Multiple-Instance Learning: Radon-Nikodym Approach to Distribution Regression Problem
This provides a theoretical and practical solution for distribution regression in fields like multiple-instance learning, though it appears incremental as it builds on existing mathematical frameworks.
The paper tackles the distribution regression problem, where a bag of observations maps to a single value, by transforming it into a random vector problem using distribution moments and applying Radon-Nikodym or least squares theory to estimate the regression function and obtain the probability distribution of outcomes.
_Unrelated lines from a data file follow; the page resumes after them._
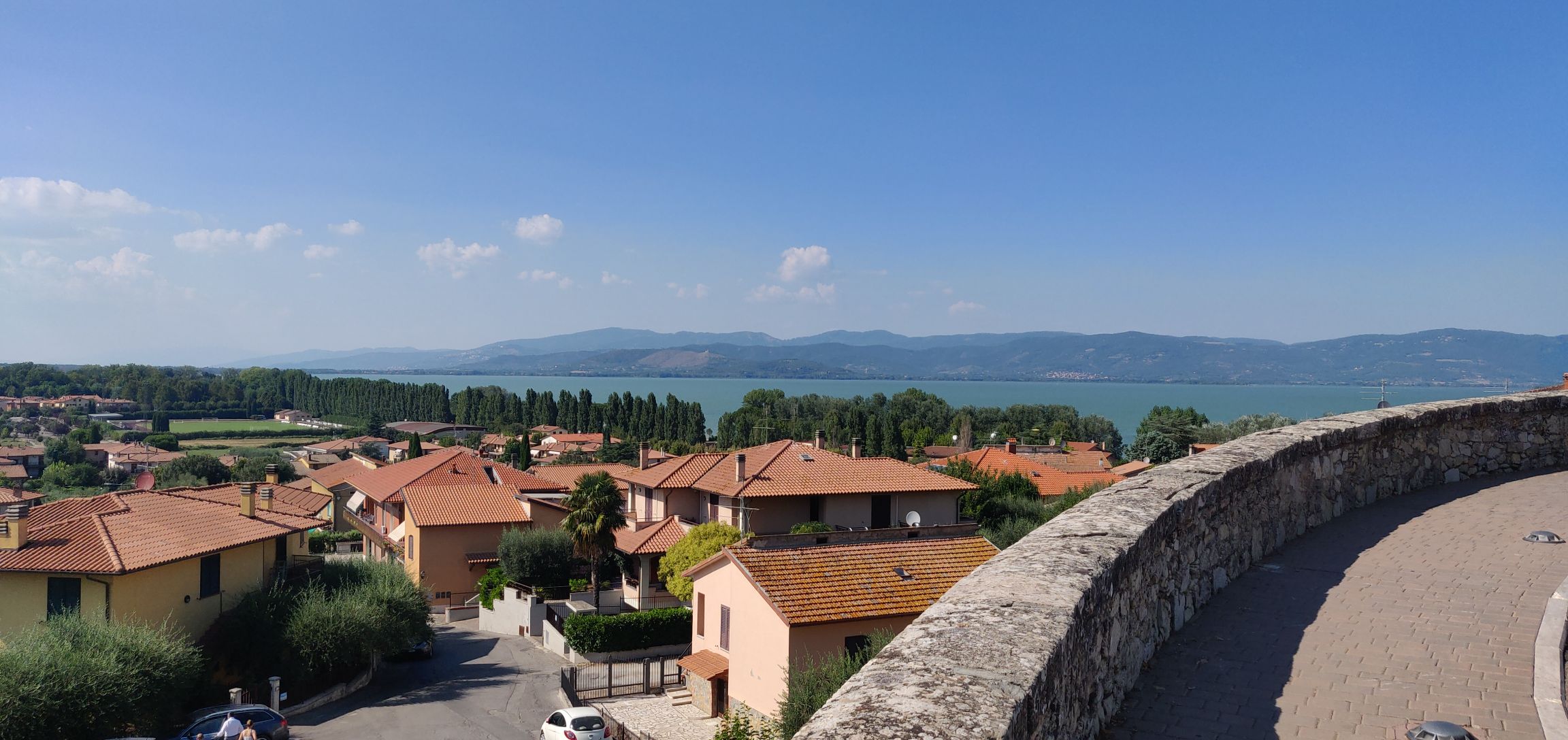 Foto bij Castiglione del Lago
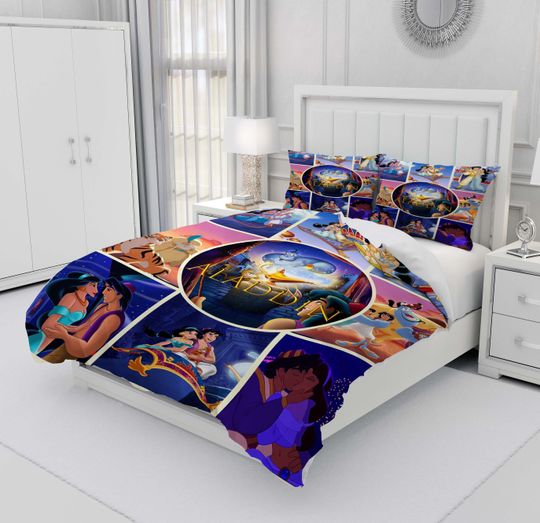 Aladdin - Jasmine Princess Bedding Set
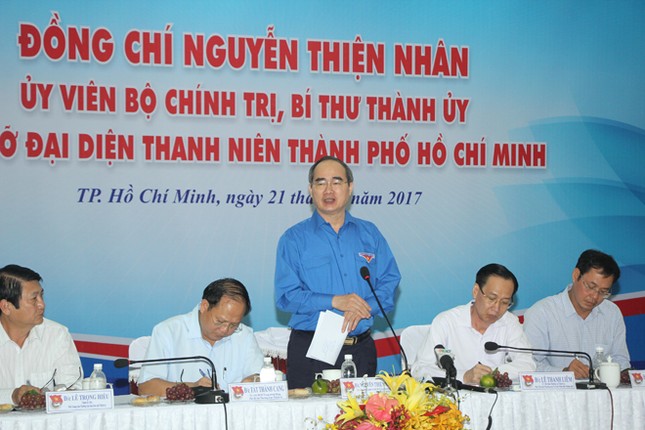 Bí thư Nguyễn Thiện Nhân: Mỗi thanh niên là một 'cảm biến' xã hội ảnh 1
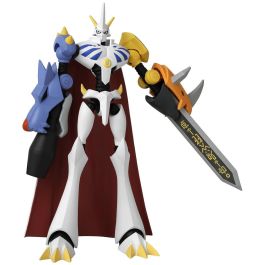 Figura de Acción Digimon Omegamon 17 cm Figura de Acción Digimon Omegamon 17 cm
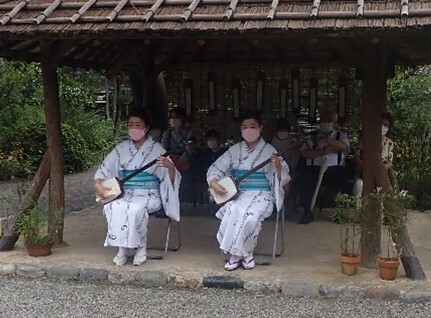 【向島百花園】伝統行事「虫ききの会」「月見の会」「萩まつり」を開催します（8/24～10/1）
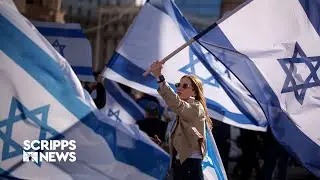 UN protesters urge condemnation of gender-based violence in Hamas attack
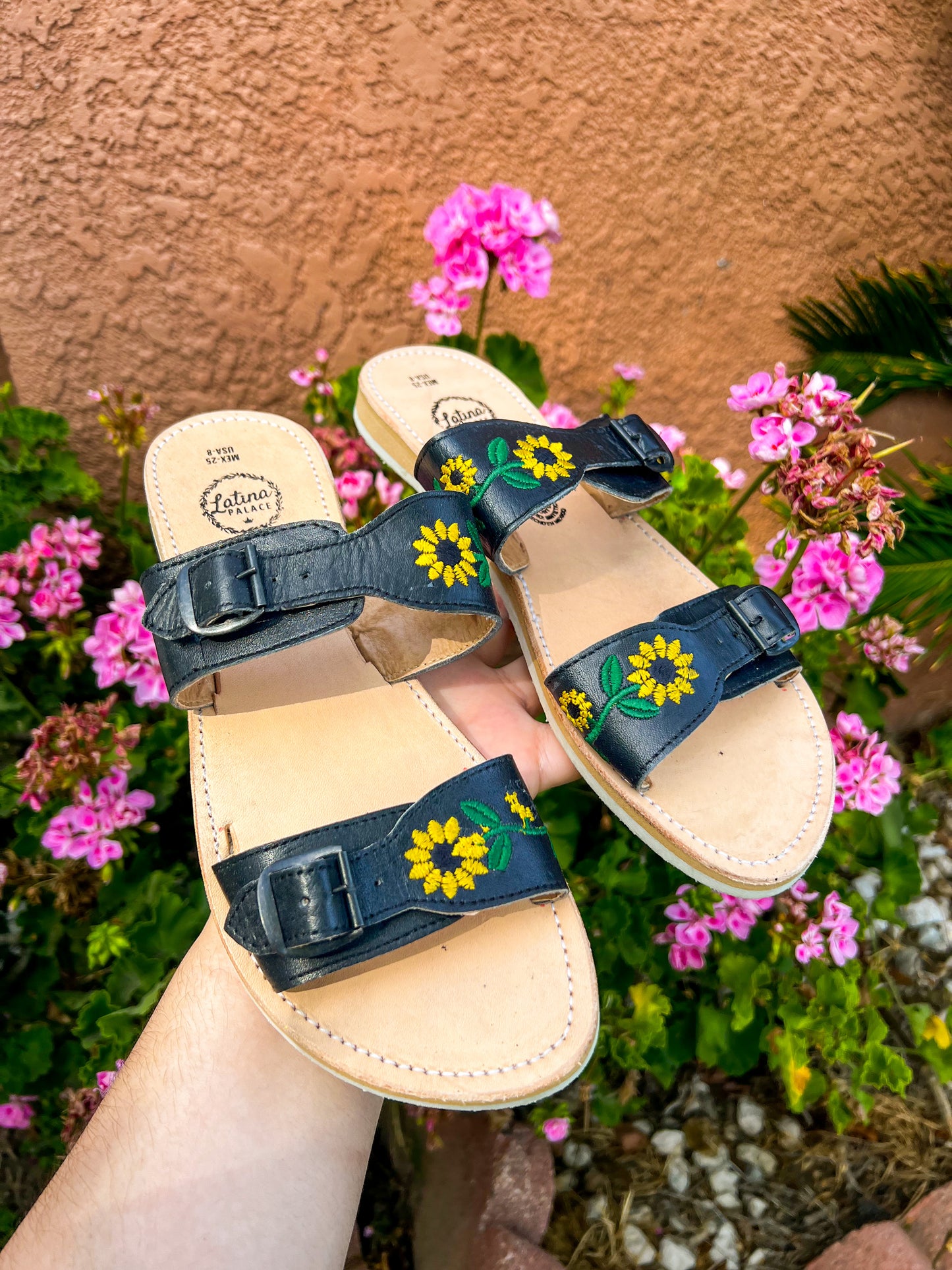 Double Strap Girasol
For distribution regression problem, where a bag of $x$--observations is mapped to a single $y$ value, a one--step solution is proposed. The problem of random distribution to random value is transformed to random vector to random value by taking distribution moments of $x$ observations in a bag as random vector. Then Radon--Nikodym or least squares theory can be applied, what give $y(x)$ estimator. The probability distribution of $y$ is also obtained, what requires solving generalized eigenvalues problem, matrix spectrum (not depending on $x$) give possible $y$ outcomes and depending on $x$ probabilities of outcomes can be obtained by projecting the distribution with fixed $x$ value (delta--function) to corresponding eigenvector. A library providing numerically stable polynomial basis for these calculations is available, what make the proposed approach practical.